The Value of Discomfort.

Over the past few years my life's work has slowly come to center and settle around helping people have a conscious, joyful experience of their bodies in their lives. I want everyone to feel really good as much of the time as possible, and I'm an expert facilitator. Aside from my lifetime of practice being the Soother in my family unit, I have a deep, abiding appreciation for everything beautiful and pleasurable, whether it be delicious food or a stunning sunset. I'm good at feeling good and even better at helping other people get there.

The caveat to this is the Consciousness component of my mission. Anyone who's ever been spanked by reality knows that being aware is (at least occasionally) deeply uncomfortable. There are myriad distractions of various levels of healthfulness that we chase to keep feeling good or to get good and numb. While I do want everyone to feel really good, I don't want it to be at the expense of their authenticity or health.

Above all else, I think it's vitally necessary to our happiness to be honest...with everyone, but especially ourselves. Sometimes this means cozying up to our rage or bitterness, sadness or desperation. This is a full time job in and of itself. It can put great strain on our relationships and requires tremendous courage. And it is the work to be done.

This past weekend I had the honor of holding space for and bearing witness to this work being done by 400+ brave and beautiful souls at a day long meditation workshop. One woman in particular struggled throughout the exercises and I spent the day wanting to take her up in my arms like a baby and make her feel better. I watched with awe and my own level of discomfort as she walked not over or around, but straight through the heart wrenching center of her own intimate storm. By the close of the day she arrived all on her own at the other side of her experience. I didn't need to soothe her, or attempt to save her from her pain. Sitting with her pain was ultimately empowering and transformational. She did her work.

This is an important point for caretakers and anyone who aspires to help others. Do your own work. Save yourself. If you do your work, if you do it with absolute courage and conviction and honesty, you can become an inspiration and a guide to help lead others through this process. But Listen very carefully as I say this: You cannot do other people's work for them. There is no substitute for the experience of struggling through your own intimate storm. Everyone will do this in their own time, in their own way, and we are not allowed to attempt to control how and when.

That being said, we all have work to do to become the best, most exalted versions of ourselves, and putting it off won't make it any less vital to your development. Maybe you're not ready today. Maybe the perceived enormity of the work to be done overwhelms you before you even start.
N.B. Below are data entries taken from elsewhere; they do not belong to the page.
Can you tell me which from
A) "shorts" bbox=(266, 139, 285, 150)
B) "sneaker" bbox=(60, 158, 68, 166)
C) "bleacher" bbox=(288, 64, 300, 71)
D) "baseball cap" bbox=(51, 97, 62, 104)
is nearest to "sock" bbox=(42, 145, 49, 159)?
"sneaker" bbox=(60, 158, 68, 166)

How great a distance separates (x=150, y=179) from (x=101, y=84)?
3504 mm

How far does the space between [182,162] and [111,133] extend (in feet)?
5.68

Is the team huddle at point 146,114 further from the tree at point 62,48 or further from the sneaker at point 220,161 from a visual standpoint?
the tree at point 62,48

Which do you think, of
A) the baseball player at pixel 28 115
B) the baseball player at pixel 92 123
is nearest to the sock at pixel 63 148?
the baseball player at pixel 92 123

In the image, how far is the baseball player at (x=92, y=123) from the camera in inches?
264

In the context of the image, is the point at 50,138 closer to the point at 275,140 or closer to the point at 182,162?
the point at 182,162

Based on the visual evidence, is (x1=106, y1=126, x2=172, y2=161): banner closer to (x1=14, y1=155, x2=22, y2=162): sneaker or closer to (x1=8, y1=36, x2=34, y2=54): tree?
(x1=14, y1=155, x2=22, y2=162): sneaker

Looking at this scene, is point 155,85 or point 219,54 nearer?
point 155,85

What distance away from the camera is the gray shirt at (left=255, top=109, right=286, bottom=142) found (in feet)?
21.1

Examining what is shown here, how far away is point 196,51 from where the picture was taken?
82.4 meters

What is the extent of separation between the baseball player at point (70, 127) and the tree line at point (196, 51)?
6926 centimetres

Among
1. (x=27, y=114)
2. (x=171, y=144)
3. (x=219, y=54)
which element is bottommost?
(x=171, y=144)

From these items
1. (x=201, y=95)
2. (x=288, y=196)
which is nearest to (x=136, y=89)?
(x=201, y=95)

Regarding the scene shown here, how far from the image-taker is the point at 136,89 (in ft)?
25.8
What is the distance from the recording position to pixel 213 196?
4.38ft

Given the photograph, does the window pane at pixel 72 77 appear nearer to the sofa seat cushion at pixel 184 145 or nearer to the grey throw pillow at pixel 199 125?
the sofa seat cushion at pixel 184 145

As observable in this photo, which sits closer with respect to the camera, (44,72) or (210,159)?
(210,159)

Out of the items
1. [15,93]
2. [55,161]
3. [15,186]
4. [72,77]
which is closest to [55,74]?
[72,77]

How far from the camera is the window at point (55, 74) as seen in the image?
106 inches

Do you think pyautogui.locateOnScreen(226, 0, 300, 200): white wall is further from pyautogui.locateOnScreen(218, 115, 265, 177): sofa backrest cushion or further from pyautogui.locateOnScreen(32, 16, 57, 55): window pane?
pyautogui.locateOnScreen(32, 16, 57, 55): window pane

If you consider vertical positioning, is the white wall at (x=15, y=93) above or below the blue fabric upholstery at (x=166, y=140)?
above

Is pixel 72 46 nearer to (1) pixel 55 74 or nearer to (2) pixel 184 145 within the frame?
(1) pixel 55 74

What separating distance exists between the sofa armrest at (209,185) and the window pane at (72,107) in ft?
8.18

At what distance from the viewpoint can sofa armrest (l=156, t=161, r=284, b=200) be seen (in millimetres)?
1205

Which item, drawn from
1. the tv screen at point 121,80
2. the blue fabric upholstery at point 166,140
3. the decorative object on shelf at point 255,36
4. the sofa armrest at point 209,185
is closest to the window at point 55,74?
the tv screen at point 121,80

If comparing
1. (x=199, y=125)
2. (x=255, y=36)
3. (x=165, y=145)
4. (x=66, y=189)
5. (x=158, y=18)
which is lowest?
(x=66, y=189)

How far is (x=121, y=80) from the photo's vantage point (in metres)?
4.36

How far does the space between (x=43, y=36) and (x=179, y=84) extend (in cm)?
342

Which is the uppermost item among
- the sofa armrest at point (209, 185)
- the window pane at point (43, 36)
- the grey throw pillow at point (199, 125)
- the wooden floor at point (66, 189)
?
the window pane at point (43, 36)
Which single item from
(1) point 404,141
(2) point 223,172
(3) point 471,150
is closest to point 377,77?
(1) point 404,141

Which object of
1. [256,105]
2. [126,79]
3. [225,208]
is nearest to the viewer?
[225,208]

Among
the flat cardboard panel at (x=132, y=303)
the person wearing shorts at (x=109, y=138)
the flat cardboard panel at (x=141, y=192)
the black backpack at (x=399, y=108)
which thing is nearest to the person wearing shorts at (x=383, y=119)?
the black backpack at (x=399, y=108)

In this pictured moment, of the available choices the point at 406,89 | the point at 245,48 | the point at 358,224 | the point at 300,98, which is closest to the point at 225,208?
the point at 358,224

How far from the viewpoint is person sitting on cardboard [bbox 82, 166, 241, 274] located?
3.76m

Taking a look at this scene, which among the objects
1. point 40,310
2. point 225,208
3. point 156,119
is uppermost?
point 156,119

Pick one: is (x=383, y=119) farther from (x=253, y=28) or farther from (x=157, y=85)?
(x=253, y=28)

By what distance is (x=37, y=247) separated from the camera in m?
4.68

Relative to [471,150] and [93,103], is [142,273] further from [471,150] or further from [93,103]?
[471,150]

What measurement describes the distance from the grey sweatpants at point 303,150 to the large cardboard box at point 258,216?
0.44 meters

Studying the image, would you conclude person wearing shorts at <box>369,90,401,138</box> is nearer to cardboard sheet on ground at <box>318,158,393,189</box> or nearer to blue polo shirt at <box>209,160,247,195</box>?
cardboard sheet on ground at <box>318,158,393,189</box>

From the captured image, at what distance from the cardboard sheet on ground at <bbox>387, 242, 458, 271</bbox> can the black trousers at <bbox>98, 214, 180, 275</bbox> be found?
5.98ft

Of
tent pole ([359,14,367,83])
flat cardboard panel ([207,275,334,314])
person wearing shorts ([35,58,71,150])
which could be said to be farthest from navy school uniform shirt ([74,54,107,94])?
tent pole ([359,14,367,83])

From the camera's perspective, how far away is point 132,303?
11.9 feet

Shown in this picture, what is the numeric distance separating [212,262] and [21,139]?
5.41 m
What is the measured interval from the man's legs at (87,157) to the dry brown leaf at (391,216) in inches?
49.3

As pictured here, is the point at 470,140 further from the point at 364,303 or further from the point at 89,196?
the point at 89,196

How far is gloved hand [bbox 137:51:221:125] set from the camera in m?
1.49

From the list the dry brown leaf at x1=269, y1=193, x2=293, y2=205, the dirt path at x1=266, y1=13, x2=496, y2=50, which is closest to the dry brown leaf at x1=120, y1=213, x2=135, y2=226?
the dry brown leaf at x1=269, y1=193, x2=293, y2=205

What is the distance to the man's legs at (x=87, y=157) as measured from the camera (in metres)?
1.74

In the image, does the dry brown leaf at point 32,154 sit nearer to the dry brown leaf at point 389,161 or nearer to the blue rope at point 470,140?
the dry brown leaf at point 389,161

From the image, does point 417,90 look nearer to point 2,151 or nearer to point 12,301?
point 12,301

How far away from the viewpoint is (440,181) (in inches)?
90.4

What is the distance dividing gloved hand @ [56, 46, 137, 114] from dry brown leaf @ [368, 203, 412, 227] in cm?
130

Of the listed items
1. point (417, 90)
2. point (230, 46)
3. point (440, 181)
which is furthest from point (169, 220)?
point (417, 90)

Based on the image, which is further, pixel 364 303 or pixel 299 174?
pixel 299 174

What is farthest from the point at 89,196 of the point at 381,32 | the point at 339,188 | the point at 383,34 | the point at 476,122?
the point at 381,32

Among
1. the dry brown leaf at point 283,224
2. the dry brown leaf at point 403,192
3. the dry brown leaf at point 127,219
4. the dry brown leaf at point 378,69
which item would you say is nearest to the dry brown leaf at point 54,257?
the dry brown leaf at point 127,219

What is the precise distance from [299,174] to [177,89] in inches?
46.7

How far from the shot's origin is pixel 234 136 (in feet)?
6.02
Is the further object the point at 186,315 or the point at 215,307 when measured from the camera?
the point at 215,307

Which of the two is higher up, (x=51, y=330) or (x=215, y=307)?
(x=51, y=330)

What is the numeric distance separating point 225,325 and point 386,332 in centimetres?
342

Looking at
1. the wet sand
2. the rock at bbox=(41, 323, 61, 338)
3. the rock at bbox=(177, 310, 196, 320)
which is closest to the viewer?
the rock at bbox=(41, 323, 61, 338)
When I was a little girl and it would be time to clean my room, my mama would sit me down in one spot and tell me not to even think about the rest of the room until that one spot was clean.

That's my suggestion to you: pick one point to be examined and healed, and begin your work there. You are smart and brave and capable enough to handle whatever arises as you walk through your own intimate storm. Don't cheat yourself out of this chance to awaken to a real, conscious experience of your life. This is the first step on a winding path to true freedom and sustainable joy. Dive on it.